====== RUWE GEGEVENS ======
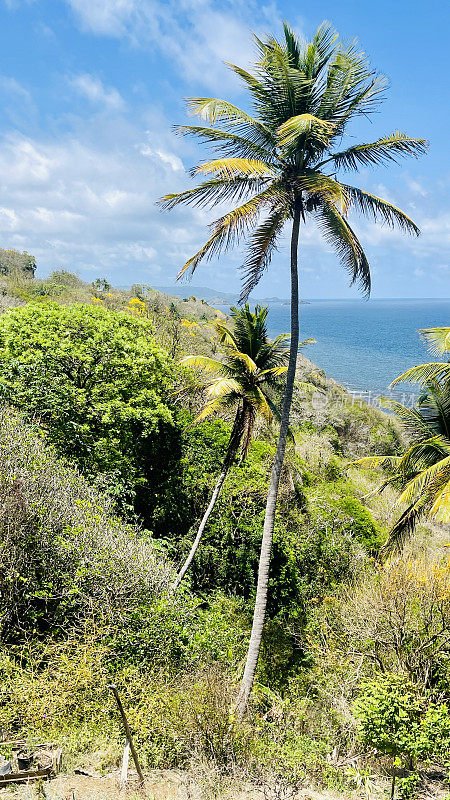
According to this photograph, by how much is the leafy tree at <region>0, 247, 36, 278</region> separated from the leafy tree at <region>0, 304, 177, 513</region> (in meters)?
28.7

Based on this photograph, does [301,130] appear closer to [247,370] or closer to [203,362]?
[203,362]

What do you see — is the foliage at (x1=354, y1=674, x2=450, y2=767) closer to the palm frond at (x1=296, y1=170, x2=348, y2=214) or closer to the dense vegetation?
the dense vegetation

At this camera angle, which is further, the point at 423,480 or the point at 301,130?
the point at 423,480

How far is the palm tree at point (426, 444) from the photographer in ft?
30.7

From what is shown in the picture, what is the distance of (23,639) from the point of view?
27.8ft

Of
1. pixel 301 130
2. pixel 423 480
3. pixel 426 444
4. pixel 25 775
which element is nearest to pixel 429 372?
pixel 426 444

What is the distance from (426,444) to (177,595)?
20.5ft

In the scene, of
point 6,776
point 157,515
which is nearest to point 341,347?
point 157,515

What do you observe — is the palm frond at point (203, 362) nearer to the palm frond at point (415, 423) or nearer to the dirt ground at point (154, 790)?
the palm frond at point (415, 423)

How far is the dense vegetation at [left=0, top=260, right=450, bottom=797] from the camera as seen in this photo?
750 centimetres

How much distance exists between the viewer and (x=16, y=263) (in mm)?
42844

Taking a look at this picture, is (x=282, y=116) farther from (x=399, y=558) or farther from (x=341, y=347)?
(x=341, y=347)

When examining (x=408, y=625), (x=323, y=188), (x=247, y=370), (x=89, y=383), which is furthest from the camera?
(x=89, y=383)

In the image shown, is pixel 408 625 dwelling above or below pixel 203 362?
below
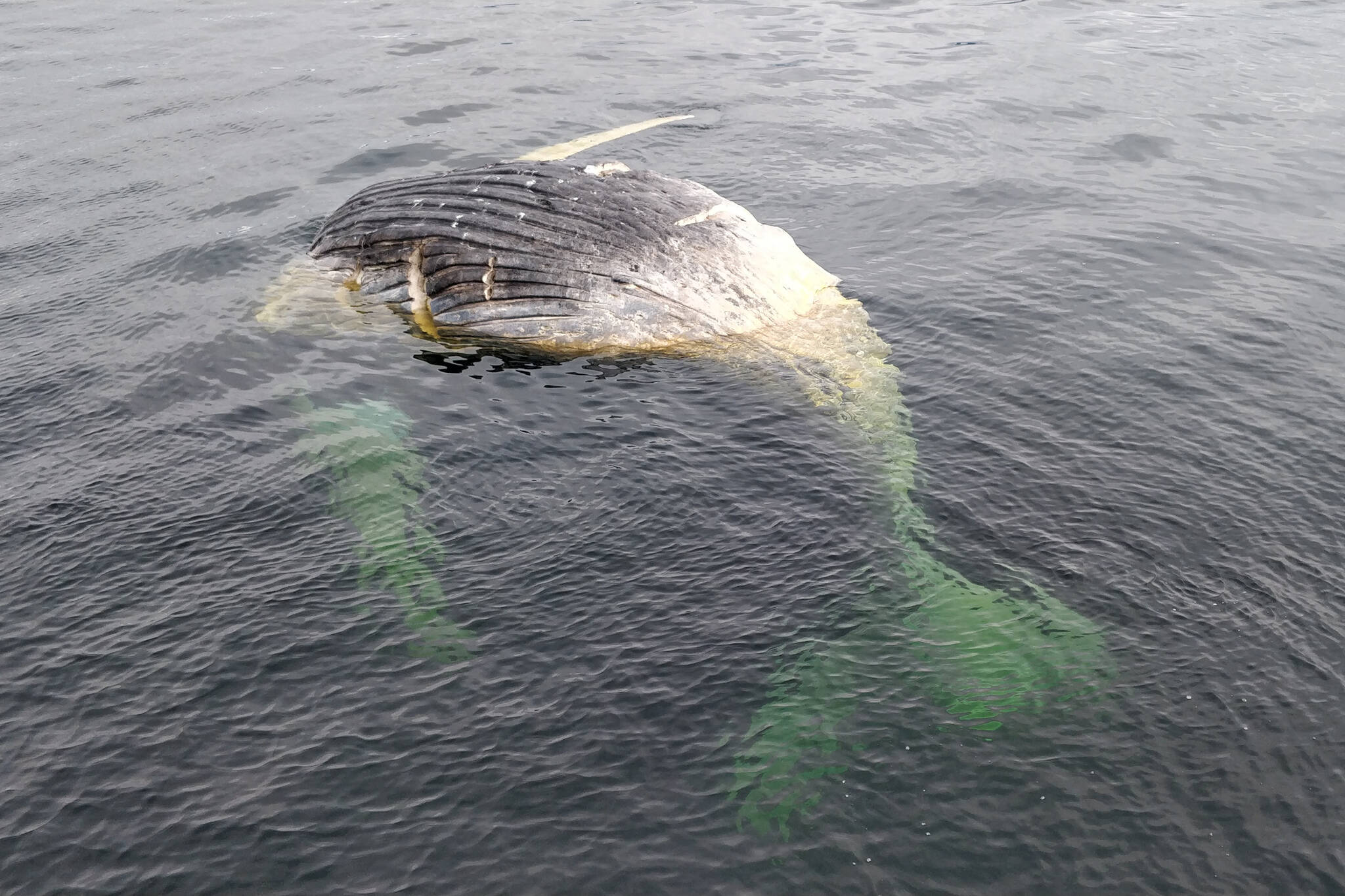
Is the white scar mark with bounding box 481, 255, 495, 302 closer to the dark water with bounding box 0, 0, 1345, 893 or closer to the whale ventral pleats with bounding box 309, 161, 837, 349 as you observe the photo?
the whale ventral pleats with bounding box 309, 161, 837, 349

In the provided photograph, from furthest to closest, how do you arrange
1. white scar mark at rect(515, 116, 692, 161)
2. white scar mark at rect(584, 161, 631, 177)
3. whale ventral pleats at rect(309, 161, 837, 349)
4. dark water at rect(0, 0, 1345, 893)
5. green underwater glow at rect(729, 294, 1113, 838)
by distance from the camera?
white scar mark at rect(515, 116, 692, 161), white scar mark at rect(584, 161, 631, 177), whale ventral pleats at rect(309, 161, 837, 349), green underwater glow at rect(729, 294, 1113, 838), dark water at rect(0, 0, 1345, 893)

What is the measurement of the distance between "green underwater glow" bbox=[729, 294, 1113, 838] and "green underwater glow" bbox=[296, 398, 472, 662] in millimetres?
2569

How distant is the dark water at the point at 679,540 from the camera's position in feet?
23.9

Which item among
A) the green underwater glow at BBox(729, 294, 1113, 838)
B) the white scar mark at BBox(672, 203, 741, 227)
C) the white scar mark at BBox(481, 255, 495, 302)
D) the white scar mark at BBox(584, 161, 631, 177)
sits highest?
the white scar mark at BBox(584, 161, 631, 177)

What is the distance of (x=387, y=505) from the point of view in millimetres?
10344

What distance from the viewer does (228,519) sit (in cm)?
1027

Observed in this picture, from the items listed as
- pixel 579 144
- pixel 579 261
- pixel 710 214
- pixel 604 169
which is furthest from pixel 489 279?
pixel 579 144

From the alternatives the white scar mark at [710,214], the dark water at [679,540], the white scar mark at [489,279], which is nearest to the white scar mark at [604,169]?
the white scar mark at [710,214]

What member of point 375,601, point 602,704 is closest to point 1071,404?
point 602,704

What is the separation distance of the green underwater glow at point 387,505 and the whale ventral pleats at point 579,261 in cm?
166

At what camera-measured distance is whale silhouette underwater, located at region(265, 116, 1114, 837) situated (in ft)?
30.9

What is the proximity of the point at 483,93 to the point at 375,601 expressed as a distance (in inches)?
642

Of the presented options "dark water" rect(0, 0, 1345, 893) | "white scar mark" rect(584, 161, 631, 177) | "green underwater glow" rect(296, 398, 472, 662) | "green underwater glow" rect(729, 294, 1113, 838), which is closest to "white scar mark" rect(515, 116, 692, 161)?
"dark water" rect(0, 0, 1345, 893)

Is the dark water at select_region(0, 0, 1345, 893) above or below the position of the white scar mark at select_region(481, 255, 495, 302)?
below
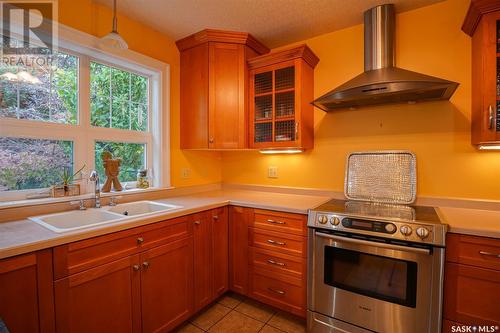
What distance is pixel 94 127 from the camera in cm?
196

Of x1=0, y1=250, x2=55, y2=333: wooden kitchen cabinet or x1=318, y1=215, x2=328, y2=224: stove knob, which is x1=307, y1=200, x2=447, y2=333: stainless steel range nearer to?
x1=318, y1=215, x2=328, y2=224: stove knob

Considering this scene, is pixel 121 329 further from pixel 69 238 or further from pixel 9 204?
pixel 9 204

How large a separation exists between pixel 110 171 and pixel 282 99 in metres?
1.61

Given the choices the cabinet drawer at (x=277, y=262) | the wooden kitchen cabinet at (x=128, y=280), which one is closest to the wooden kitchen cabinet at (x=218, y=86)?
the wooden kitchen cabinet at (x=128, y=280)

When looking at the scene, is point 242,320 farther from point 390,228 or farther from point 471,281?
point 471,281

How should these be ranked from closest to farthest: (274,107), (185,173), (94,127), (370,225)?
(370,225) < (94,127) < (274,107) < (185,173)

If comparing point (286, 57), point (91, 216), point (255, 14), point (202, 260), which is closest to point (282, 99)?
point (286, 57)

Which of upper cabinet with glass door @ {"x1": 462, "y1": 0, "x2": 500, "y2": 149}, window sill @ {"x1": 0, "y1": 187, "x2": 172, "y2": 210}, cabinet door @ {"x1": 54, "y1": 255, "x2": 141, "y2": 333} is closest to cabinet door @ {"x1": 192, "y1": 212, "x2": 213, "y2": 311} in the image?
cabinet door @ {"x1": 54, "y1": 255, "x2": 141, "y2": 333}

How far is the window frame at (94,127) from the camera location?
1.64 m

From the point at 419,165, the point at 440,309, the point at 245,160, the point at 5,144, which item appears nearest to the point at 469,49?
the point at 419,165

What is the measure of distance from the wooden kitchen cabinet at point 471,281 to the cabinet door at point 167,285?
1658 mm

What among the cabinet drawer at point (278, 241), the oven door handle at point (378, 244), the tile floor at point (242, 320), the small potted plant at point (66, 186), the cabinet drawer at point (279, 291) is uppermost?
the small potted plant at point (66, 186)

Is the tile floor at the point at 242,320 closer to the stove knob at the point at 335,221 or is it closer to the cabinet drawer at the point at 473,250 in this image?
the stove knob at the point at 335,221

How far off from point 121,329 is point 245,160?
1.90 meters
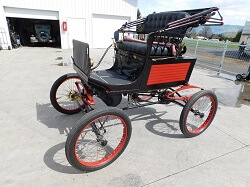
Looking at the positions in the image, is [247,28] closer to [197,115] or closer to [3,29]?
[197,115]

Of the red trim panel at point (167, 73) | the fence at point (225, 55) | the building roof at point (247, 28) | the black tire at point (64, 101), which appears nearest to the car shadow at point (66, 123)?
the black tire at point (64, 101)

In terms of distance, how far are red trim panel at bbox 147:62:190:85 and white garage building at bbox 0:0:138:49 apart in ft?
34.1

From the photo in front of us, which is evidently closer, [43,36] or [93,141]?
[93,141]

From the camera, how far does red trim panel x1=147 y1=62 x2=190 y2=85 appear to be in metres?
2.22

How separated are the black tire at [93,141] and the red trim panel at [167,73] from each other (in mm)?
693

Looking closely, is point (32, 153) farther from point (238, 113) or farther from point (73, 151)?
point (238, 113)

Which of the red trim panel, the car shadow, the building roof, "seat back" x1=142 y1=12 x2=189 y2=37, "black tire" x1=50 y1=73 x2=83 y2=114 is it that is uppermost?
the building roof

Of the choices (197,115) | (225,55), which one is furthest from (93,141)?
(225,55)

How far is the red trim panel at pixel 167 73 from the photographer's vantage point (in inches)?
87.4

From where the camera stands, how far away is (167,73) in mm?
2332

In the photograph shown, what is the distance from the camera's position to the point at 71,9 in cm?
1088

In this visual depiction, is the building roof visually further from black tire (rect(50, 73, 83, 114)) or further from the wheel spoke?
the wheel spoke

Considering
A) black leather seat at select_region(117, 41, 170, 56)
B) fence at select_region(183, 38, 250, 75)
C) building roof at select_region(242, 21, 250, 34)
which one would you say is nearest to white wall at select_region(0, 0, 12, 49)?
fence at select_region(183, 38, 250, 75)

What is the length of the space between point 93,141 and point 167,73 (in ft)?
4.29
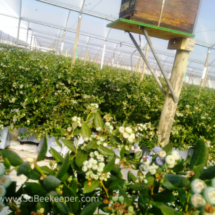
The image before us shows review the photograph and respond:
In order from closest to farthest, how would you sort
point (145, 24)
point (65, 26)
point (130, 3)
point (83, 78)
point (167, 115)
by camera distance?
1. point (145, 24)
2. point (130, 3)
3. point (167, 115)
4. point (83, 78)
5. point (65, 26)

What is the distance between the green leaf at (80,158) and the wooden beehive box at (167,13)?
4.81ft

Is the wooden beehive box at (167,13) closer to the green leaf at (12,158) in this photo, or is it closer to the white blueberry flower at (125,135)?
the white blueberry flower at (125,135)

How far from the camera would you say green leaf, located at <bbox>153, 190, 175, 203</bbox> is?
574 millimetres

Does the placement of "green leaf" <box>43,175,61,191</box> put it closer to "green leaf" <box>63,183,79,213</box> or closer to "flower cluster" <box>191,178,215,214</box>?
"green leaf" <box>63,183,79,213</box>

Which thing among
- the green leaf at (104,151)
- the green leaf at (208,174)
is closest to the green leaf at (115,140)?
the green leaf at (104,151)

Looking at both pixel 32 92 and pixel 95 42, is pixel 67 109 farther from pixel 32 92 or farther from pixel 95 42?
pixel 95 42

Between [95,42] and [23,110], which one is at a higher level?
[95,42]

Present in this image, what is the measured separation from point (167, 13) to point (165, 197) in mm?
1671

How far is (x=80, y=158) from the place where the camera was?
0.67 meters

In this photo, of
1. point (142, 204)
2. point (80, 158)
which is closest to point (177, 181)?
point (142, 204)

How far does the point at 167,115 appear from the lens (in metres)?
2.37

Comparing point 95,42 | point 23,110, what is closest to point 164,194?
point 23,110

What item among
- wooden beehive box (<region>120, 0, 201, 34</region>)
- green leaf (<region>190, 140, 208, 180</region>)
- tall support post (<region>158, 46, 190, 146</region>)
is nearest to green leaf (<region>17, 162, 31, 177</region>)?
green leaf (<region>190, 140, 208, 180</region>)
======
Geef de items hierboven, vanaf de regel met "How far is (x=80, y=158)" tot en met het einde van de items, alsjeblieft weer als genummerde lijst. Laat lege regels weg.

1. How far is (x=80, y=158) from the place where the camera was?
2. 0.67 meters
3. In this photo, of
4. 1. point (142, 204)
5. 2. point (80, 158)
6. which is closest to point (177, 181)?
7. point (142, 204)
8. How far does the point at 167,115 appear from the lens (in metres)?
9. 2.37
10. Comparing point 95,42 | point 23,110, what is closest to point 164,194?
11. point 23,110
12. What item among
13. - wooden beehive box (<region>120, 0, 201, 34</region>)
14. - green leaf (<region>190, 140, 208, 180</region>)
15. - tall support post (<region>158, 46, 190, 146</region>)
16. is nearest to green leaf (<region>17, 162, 31, 177</region>)?
17. green leaf (<region>190, 140, 208, 180</region>)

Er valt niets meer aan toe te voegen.